Kaïs Saïed invité à participer au prochain Sommet de l’UA
Le président tunisien, Kaïs Saïed, a reçu vendredi une invitation officielle pour participer au prochain Sommet des chefs de dix pays africains membres du Comité de haut niveau des chefs d’Etat et de gouvernements de l’Union africaine, qui se tiendra le 25 janvier à Brazzaville pour unifier une position africaine sur la crise libyenne, a-t-on appris auprès de la présidence tunisienne.
L’invitation a été transférée, au président Saïed, par Jean-Claude Gakosso, ministre des Affaires étrangères, de la coopération et des Congolais de l’étranger et émissaire du président de la République du Congo.
Selon la présidence tunisienne, la rencontre a porté sur les efforts déployés aux niveaux régional et international afin de parvenir à une solution politique à la crise en Libye.
Cité par son cabinet, le président tunisien Kaïs Saïed a renouvelé la position de son pays qui réclame l’accélération de toute tentative qui mène à une issue pacifique à la crise en Libye avec la participation des Libyens eux-mêmes.
M. Saïed a rappelé, dans ce sens, l’initiative qu’il avait prise de rassembler des représentants des tribus libyens, récemment reçus au palais de Carthage à Tunis, « pour parvenir à un accord qui contribuerait à épargner les Libyens l’effusion de sang et contribuant à la réconciliation nationale à l’abri des interférences et influences extérieures », peut-on lire dans un communiqué de la présidence tunisienne.

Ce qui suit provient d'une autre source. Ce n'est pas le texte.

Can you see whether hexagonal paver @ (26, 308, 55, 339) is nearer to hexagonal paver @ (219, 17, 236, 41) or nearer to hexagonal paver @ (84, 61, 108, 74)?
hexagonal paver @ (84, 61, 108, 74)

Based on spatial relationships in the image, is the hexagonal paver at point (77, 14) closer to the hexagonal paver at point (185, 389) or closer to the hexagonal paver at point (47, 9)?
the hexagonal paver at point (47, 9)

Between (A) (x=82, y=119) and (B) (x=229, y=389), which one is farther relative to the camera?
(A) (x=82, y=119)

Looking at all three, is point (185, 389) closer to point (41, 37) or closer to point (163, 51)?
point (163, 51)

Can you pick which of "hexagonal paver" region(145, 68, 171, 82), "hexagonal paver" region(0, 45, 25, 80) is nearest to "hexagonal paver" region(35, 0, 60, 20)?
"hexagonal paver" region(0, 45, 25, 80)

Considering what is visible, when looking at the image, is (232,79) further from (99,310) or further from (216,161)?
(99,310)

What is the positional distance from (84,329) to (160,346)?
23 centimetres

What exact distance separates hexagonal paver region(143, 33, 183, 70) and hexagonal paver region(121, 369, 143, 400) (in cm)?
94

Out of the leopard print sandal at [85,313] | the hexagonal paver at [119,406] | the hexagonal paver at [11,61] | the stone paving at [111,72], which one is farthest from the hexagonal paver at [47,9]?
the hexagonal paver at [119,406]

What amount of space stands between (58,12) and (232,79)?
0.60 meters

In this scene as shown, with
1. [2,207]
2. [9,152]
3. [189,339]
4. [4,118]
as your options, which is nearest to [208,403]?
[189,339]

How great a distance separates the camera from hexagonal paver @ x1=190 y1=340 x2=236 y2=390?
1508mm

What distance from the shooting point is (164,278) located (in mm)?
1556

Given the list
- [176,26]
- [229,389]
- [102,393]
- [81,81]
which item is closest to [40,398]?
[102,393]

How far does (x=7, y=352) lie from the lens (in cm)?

Pour sa part, l’émissaire du président congolais a apprécié ladite initiative du président tunisien, soulignant que la Tunisie « est le pays le plus qualifié pour jouer un rôle positif et rapprocher les vues de toutes les parties libyennes d’une solution définitive à cette crise », a rapporté la présidence tunisienne.
Jean-Claude Gakosso a ajouté que la gravité de la situation en Libye « appelle à une action urgente pour dégager une position unifiée émanant des pays africains, étant donné que des visions divergentes affaiblissent la position du continent (…) l’objectif étant d’aider à trouver un cessez-le-feu dans l’attachement à la légitimité internationale ».